Fischer–Tropsch synthetic wastewater treatment with Fe/Mn@CH: Catalytic ozonation and process evaluation

Abstract

• Fe-Mn@CH with high catalytic activity was prepared. • The organic matter is transformed into protein-like and tryptophan-like substances. • Ozone catalytic oxidation process is closer to the secondary reaction kinetics. • A multi-level-gray relational evaluation model is established. In this study, the honeycomb ceramic catalyst Fe/Mn@CH with high catalytic activity was prepared.
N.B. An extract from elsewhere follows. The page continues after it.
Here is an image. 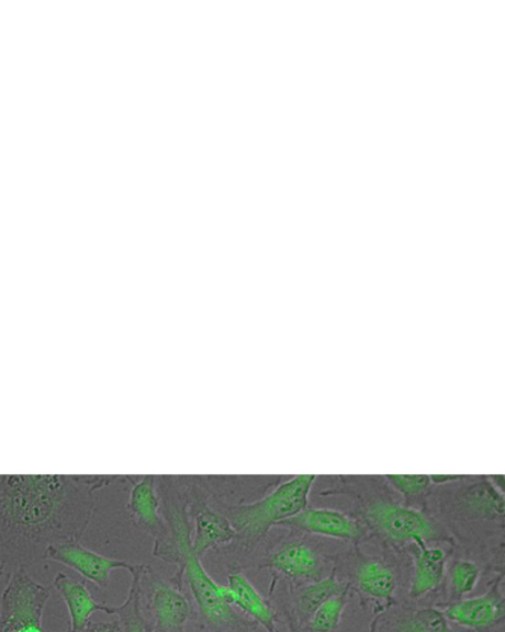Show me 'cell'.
I'll return each instance as SVG.
<instances>
[{"label": "cell", "mask_w": 505, "mask_h": 632, "mask_svg": "<svg viewBox=\"0 0 505 632\" xmlns=\"http://www.w3.org/2000/svg\"><path fill=\"white\" fill-rule=\"evenodd\" d=\"M118 477L105 474H2V564L9 577L44 560L51 545L80 541L95 512V492Z\"/></svg>", "instance_id": "1"}, {"label": "cell", "mask_w": 505, "mask_h": 632, "mask_svg": "<svg viewBox=\"0 0 505 632\" xmlns=\"http://www.w3.org/2000/svg\"><path fill=\"white\" fill-rule=\"evenodd\" d=\"M316 480V474H299L254 503L222 506L220 512L238 534L235 541L244 550H255L269 530L307 510Z\"/></svg>", "instance_id": "2"}, {"label": "cell", "mask_w": 505, "mask_h": 632, "mask_svg": "<svg viewBox=\"0 0 505 632\" xmlns=\"http://www.w3.org/2000/svg\"><path fill=\"white\" fill-rule=\"evenodd\" d=\"M50 596L49 586L33 581L26 567L11 573L0 601V631L47 632L42 615Z\"/></svg>", "instance_id": "3"}, {"label": "cell", "mask_w": 505, "mask_h": 632, "mask_svg": "<svg viewBox=\"0 0 505 632\" xmlns=\"http://www.w3.org/2000/svg\"><path fill=\"white\" fill-rule=\"evenodd\" d=\"M141 611L148 613L146 632H185L192 616V604L175 582L156 577L148 566L140 581Z\"/></svg>", "instance_id": "4"}, {"label": "cell", "mask_w": 505, "mask_h": 632, "mask_svg": "<svg viewBox=\"0 0 505 632\" xmlns=\"http://www.w3.org/2000/svg\"><path fill=\"white\" fill-rule=\"evenodd\" d=\"M184 579L187 580L190 592L195 596L198 612L208 626L217 632H229L242 624L241 619L235 614L231 605L224 602L221 584L210 577L204 564L194 555L192 546L182 551L181 567L178 569L172 581L182 589Z\"/></svg>", "instance_id": "5"}, {"label": "cell", "mask_w": 505, "mask_h": 632, "mask_svg": "<svg viewBox=\"0 0 505 632\" xmlns=\"http://www.w3.org/2000/svg\"><path fill=\"white\" fill-rule=\"evenodd\" d=\"M366 521L377 533L396 544H413L417 537L426 543L446 540L442 530L428 516L409 506L376 502L369 505Z\"/></svg>", "instance_id": "6"}, {"label": "cell", "mask_w": 505, "mask_h": 632, "mask_svg": "<svg viewBox=\"0 0 505 632\" xmlns=\"http://www.w3.org/2000/svg\"><path fill=\"white\" fill-rule=\"evenodd\" d=\"M190 517L194 519L195 537L192 552L199 560L210 550L234 543L238 534L229 519L220 511L212 510L204 491L190 487L187 493Z\"/></svg>", "instance_id": "7"}, {"label": "cell", "mask_w": 505, "mask_h": 632, "mask_svg": "<svg viewBox=\"0 0 505 632\" xmlns=\"http://www.w3.org/2000/svg\"><path fill=\"white\" fill-rule=\"evenodd\" d=\"M44 560L65 564L100 589H108L111 572L115 570L122 569L132 572L137 569L135 563L99 555L85 547L80 541L51 545L44 553Z\"/></svg>", "instance_id": "8"}, {"label": "cell", "mask_w": 505, "mask_h": 632, "mask_svg": "<svg viewBox=\"0 0 505 632\" xmlns=\"http://www.w3.org/2000/svg\"><path fill=\"white\" fill-rule=\"evenodd\" d=\"M131 490L127 510L135 525L155 540L154 553L160 551L168 539V529L161 515V498L156 487V477L142 476L130 480Z\"/></svg>", "instance_id": "9"}, {"label": "cell", "mask_w": 505, "mask_h": 632, "mask_svg": "<svg viewBox=\"0 0 505 632\" xmlns=\"http://www.w3.org/2000/svg\"><path fill=\"white\" fill-rule=\"evenodd\" d=\"M278 526H285L297 532L318 535L358 543L366 534L367 530L349 515L325 507H307L305 512L287 519Z\"/></svg>", "instance_id": "10"}, {"label": "cell", "mask_w": 505, "mask_h": 632, "mask_svg": "<svg viewBox=\"0 0 505 632\" xmlns=\"http://www.w3.org/2000/svg\"><path fill=\"white\" fill-rule=\"evenodd\" d=\"M448 622L468 629H484L499 622L504 616V596L499 583L484 595L458 601L444 609Z\"/></svg>", "instance_id": "11"}, {"label": "cell", "mask_w": 505, "mask_h": 632, "mask_svg": "<svg viewBox=\"0 0 505 632\" xmlns=\"http://www.w3.org/2000/svg\"><path fill=\"white\" fill-rule=\"evenodd\" d=\"M260 567L283 573L291 580L318 581L320 561L309 546L289 543L269 553Z\"/></svg>", "instance_id": "12"}, {"label": "cell", "mask_w": 505, "mask_h": 632, "mask_svg": "<svg viewBox=\"0 0 505 632\" xmlns=\"http://www.w3.org/2000/svg\"><path fill=\"white\" fill-rule=\"evenodd\" d=\"M53 589L62 596L69 609L70 632H83L91 623L95 613L107 612L108 604L97 602L83 582L75 581L63 572L56 574Z\"/></svg>", "instance_id": "13"}, {"label": "cell", "mask_w": 505, "mask_h": 632, "mask_svg": "<svg viewBox=\"0 0 505 632\" xmlns=\"http://www.w3.org/2000/svg\"><path fill=\"white\" fill-rule=\"evenodd\" d=\"M418 547L409 595L418 600L442 584L446 573L447 553L440 547H429L423 539H414Z\"/></svg>", "instance_id": "14"}, {"label": "cell", "mask_w": 505, "mask_h": 632, "mask_svg": "<svg viewBox=\"0 0 505 632\" xmlns=\"http://www.w3.org/2000/svg\"><path fill=\"white\" fill-rule=\"evenodd\" d=\"M229 589L232 593V605L238 606L267 632L276 631V612L253 583L241 572L229 574Z\"/></svg>", "instance_id": "15"}, {"label": "cell", "mask_w": 505, "mask_h": 632, "mask_svg": "<svg viewBox=\"0 0 505 632\" xmlns=\"http://www.w3.org/2000/svg\"><path fill=\"white\" fill-rule=\"evenodd\" d=\"M395 572L375 560H366L356 572V589L369 600L389 603L397 592Z\"/></svg>", "instance_id": "16"}, {"label": "cell", "mask_w": 505, "mask_h": 632, "mask_svg": "<svg viewBox=\"0 0 505 632\" xmlns=\"http://www.w3.org/2000/svg\"><path fill=\"white\" fill-rule=\"evenodd\" d=\"M350 584L343 583L334 570L327 579L314 581L297 593L296 612L300 620H307L316 613L317 609L330 598L349 591Z\"/></svg>", "instance_id": "17"}, {"label": "cell", "mask_w": 505, "mask_h": 632, "mask_svg": "<svg viewBox=\"0 0 505 632\" xmlns=\"http://www.w3.org/2000/svg\"><path fill=\"white\" fill-rule=\"evenodd\" d=\"M148 564H137L131 573V584L128 600L119 606L108 605L106 614L117 615L121 632H146L141 612L140 581Z\"/></svg>", "instance_id": "18"}, {"label": "cell", "mask_w": 505, "mask_h": 632, "mask_svg": "<svg viewBox=\"0 0 505 632\" xmlns=\"http://www.w3.org/2000/svg\"><path fill=\"white\" fill-rule=\"evenodd\" d=\"M347 593L349 591L335 595L320 605L309 619L308 629L311 632H334L338 629L347 602H349V594Z\"/></svg>", "instance_id": "19"}, {"label": "cell", "mask_w": 505, "mask_h": 632, "mask_svg": "<svg viewBox=\"0 0 505 632\" xmlns=\"http://www.w3.org/2000/svg\"><path fill=\"white\" fill-rule=\"evenodd\" d=\"M402 632H453L444 612L436 608H424L413 614L400 626Z\"/></svg>", "instance_id": "20"}, {"label": "cell", "mask_w": 505, "mask_h": 632, "mask_svg": "<svg viewBox=\"0 0 505 632\" xmlns=\"http://www.w3.org/2000/svg\"><path fill=\"white\" fill-rule=\"evenodd\" d=\"M481 579V570L473 561H456L450 570L452 591L456 598L474 592Z\"/></svg>", "instance_id": "21"}, {"label": "cell", "mask_w": 505, "mask_h": 632, "mask_svg": "<svg viewBox=\"0 0 505 632\" xmlns=\"http://www.w3.org/2000/svg\"><path fill=\"white\" fill-rule=\"evenodd\" d=\"M468 503L475 511L487 515L504 514V496L496 487H481L471 494Z\"/></svg>", "instance_id": "22"}, {"label": "cell", "mask_w": 505, "mask_h": 632, "mask_svg": "<svg viewBox=\"0 0 505 632\" xmlns=\"http://www.w3.org/2000/svg\"><path fill=\"white\" fill-rule=\"evenodd\" d=\"M386 477L393 487L406 496L422 494L432 484L428 474H388Z\"/></svg>", "instance_id": "23"}, {"label": "cell", "mask_w": 505, "mask_h": 632, "mask_svg": "<svg viewBox=\"0 0 505 632\" xmlns=\"http://www.w3.org/2000/svg\"><path fill=\"white\" fill-rule=\"evenodd\" d=\"M119 631H120V625L119 623L116 622H108V623L91 622L88 624V626L83 632H119Z\"/></svg>", "instance_id": "24"}, {"label": "cell", "mask_w": 505, "mask_h": 632, "mask_svg": "<svg viewBox=\"0 0 505 632\" xmlns=\"http://www.w3.org/2000/svg\"><path fill=\"white\" fill-rule=\"evenodd\" d=\"M462 478L463 476H459V474H432L430 476L432 483L435 484L450 483Z\"/></svg>", "instance_id": "25"}, {"label": "cell", "mask_w": 505, "mask_h": 632, "mask_svg": "<svg viewBox=\"0 0 505 632\" xmlns=\"http://www.w3.org/2000/svg\"><path fill=\"white\" fill-rule=\"evenodd\" d=\"M67 632H70V631H67Z\"/></svg>", "instance_id": "26"}]
</instances>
The effect of preparation conditions on the catalytic performance of Fe/Mn@CH was systematically studied. Scanning electron microscope; X-ray energy spectrum analysis; X-ray diffraction; specific surface area, pore distribution and adsorption performance analysis; X-ray fluorescence spectroscopy; and X-ray photoelectron spectroscopy were performed to analyze the structural characteristics of the catalyst. The optimal working conditions of the catalytic ozonation system for the degradation of Fischer–Tropsch synthesis wastewater were also studied. The metal elements Fe and Mn were successfully loaded on the surface of the honeycomb ceramic carrier in the form of α-MnO 2 and α-Fe 2 O 3 oxides. The optimal COD removal rate could reach 64.37% at pH of 9, ozone dosage of 6 g/h, Fe/Mn@CH dosage of 50 g/300 mL, and reaction time of 60 min. The specific mechanism of catalytic ozonation in the presence of tert -butanol was explored through ultraviolet absorption spectroscopy and three-dimensional fluorescence spectroscopy. The COD removal efficiency for Fischer–Tropsch synthesis wastewater was analyzed on the basis of catalytic oxidation reaction kinetics. Finally, a multilevel gray correlation evaluation model was established for the quantitative evaluation of the ozonation catalytic oxidation of Fischer–Tropsch wastewater.